■ Document section
● ● ● ● ● ● ●

Bank of Canada Governor Stephen Poloz said he will proceed “cautiously” as he gauges the impact of two interest rate increases on the economy.

Even amid the strongest growth spurt in more than a decade, Poloz said in a speech it’s still not clear whether the economy has run up against the sort of capacity constraints that would warrant higher borrowing costs from here, particularly with inflation and wage growth sluggish. That means the Bank of Canada won’t move ahead on interest rate hikes mechanically and will be watching data closely for clues, he said.

“There is no predetermined path for interest rates from here. We will continue to feel our way cautiously,” Poloz said his speech, his first since the central bank began raising interest rates in July.

His comments — which triggered a 1 percent drop in the Canadian dollar as investors pared expectations for another rate rise this year — underscores how the path to rate normalization has become a delicate balancing act for Canada. Policy makers anticipate they will eventually need to hike interest rates as the economy emerges from the oil shock and runs out of room to grow, but are wary of moving too quickly, for fear of doing doing unnecessary harm.

Debt and the Dollar

For one, highly indebted households are likely to suffer the most, acting as a new drag on the recovery. Higher interest rates — especially if they are out of step with borrowing costs elsewhere — also tend to drive up the Canadian dollar, hurting exporters.

Poloz cited both concerns, as part of a list of uncertainties, in the speech titled “The Meaning of Data Dependence,” delivered in St. John’s, Newfoundland. “The appropriate path for interest rates in this situation is very difficult to know, because there are a number of important unknowns,” he said.

The governor raised interests rates in July for the first time in seven years, and then again earlier this month, bringing the Bank of Canada’s benchmark rate to 1 percent. Those two moves in effect reverse the two rate cuts Poloz made in 2015 to help the economy cope with the oil price collapse.

“At a minimum, that additional stimulus is no longer needed,” Poloz said.

Swaps trading suggests investors have been pricing in as many as three more rate increases by the end of next year, which would represent one of the most hawkish policy stances among developed economies.

● ● ● ● ● ● ●

■ Provided data
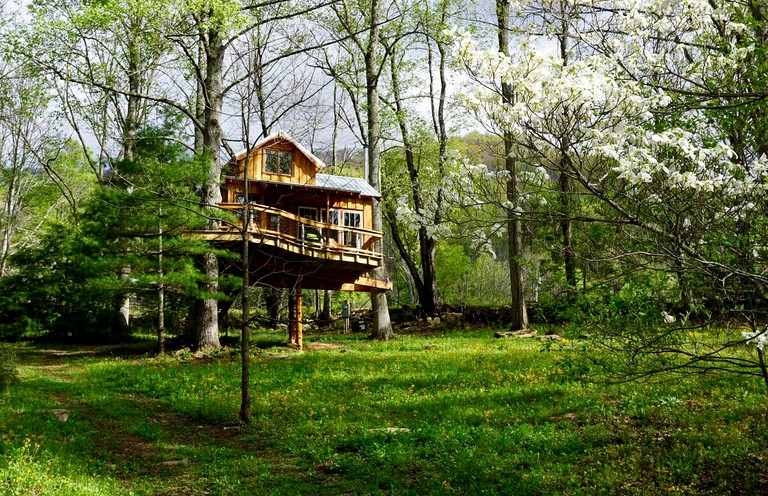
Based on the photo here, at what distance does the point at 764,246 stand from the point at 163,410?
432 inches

● ● ● ● ● ● ●

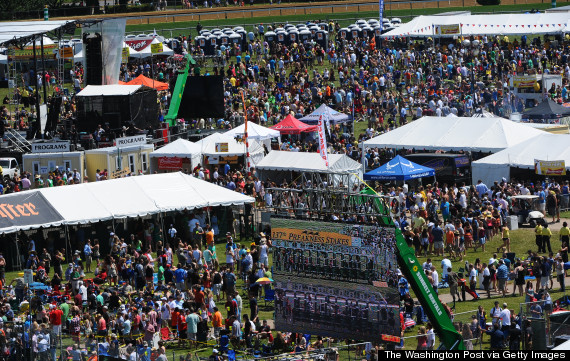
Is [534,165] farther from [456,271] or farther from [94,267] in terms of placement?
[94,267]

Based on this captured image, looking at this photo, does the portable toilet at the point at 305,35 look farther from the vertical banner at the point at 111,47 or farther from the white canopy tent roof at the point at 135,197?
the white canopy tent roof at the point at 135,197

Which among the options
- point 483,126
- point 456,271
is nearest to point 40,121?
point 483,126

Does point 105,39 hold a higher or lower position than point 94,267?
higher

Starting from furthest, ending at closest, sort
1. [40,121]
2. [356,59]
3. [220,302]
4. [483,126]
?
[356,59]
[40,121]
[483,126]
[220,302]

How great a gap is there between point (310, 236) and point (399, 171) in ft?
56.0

● ● ● ● ● ● ●

■ Requests
[a] Count the lines of the records that contain the word "canopy", and reply with that number alone.
[b] Continue the article about the Bank of Canada's interest rate plans from its final sentence.

■ The responses
[a] 2

[b]
One side effect of that has been a surge in the Canadian dollar, known as the loonie, that has raised concern at the central bank. In a speech last week, Deputy Governor Tim Lane flagged the concern explicitly and the currency was flagged again Wednesday by Poloz, who said policy makers “watch closely” movements of long-term interest rates and the Canadian dollar. He said currency changes could have an impact on the inflation outlook.

The loonie — which has appreciated about 10 percent since early May as the central bank adopted a tightening policy — had its biggest one-day decline since January, falling to 1.2480 per U.S. dollar at 4 p.m. in Toronto.

Poloz’s speech also underscored the challenges the central bank has had in bringing inflation back up to its 2 percent target, which may be an indication there is more excess capacity in the economy than projected or it could reflect other factors such as technology.

Other puzzles in the data cited by Poloz include the “moving target” nature of full capacity, the impacts of technology on inflation, the sluggishness of wage growth, the impact of rate increases on highly indebted households and geopolitical concerns such as trade protectionism. All this adds up to a lot of uncertainty.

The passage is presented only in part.